The resulting curve is similar, yet distinct, from the one derived from the original data:

Next, two new patient cohorts are simulated, each with different covariates compared to the original dataset. The first group has a good Karnofsky score (~70) and is mostly squamous cell type, while the second group consists mainly of adeno and small cell types with a lower Karnofsky score (~40). These groups are defined via individual covariate data frames and passed to simulx for simulation. For instance for group 1:

# defining the path to the mlxtran project file
project.file <- "./Monolix/r03.mlxtran"
# defining the a new output element
t <- list(name='Event', time=seq(0, 2000, by=1))
#========== defining group 1
# covariate data frame for group 1, with column id and one column per covariate
cov1 <- data.frame(id=1:137,
                   karno        = rnorm(137,mean=70, sd=5),
                   celltype     = c(rep("squamous",100),rep("large",12),rep("smallcell",12),rep("adeno",13)),
                   diagtime     = rnorm(137,mean=5 ,sd=10),              #unused in model but must be present
                   age          = rnorm(137,mean=62,sd=10),              #unused in model but must be present
                   trt          = c(rep("test",100),rep("standard",37)), #unused in model but must be present
                   priortherapy = c(rep("yes" ,100),rep("no",37)))       #unused in model but must be present 

#============= calling simulx for group 1
res1 <- simulx(project   = project.file,
               covariate = cov1,
               output    = t)

After having put together the results for group 1 and group 2, we obtain the following prediction:

Since the time of death is a random variable, multiple simulations of the same population will produce different survival curves. To assess the uncertainty of the survival curve, replicates can be generated easily by including the argument nrep. This replicates the simulation multiple times, allowing for the assessment of variability across different simulated outcomes.

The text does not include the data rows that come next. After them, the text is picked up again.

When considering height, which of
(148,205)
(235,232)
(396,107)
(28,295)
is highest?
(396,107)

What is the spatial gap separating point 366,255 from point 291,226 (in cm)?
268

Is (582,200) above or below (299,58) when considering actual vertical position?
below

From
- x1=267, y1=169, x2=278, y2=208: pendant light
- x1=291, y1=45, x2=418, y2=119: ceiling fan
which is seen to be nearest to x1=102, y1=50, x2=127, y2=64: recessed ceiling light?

res1 <- simulx(project = project.file,
               parameter = cov1,
               nrep = 100)

A prediction interval for the two survival curves is obtained:

Conclusion

Monolix allows efficient parametric analysis of this time-to-event (TTE) data set. The risk of death for male patients with advanced inoperable lung cancer is constant over time, fitting an exponential distribution. Prognostic factors include tumor cell type and Karnofsky score. No improvement with the new treatment is evident. The parametric model enables survival probability predictions for specific cell types and Karnofsky scores.

Using Simulx, the developed parametric model can be used for more advanced predictions, to simulate survival for new populations and assess prediction uncertainty through replicates.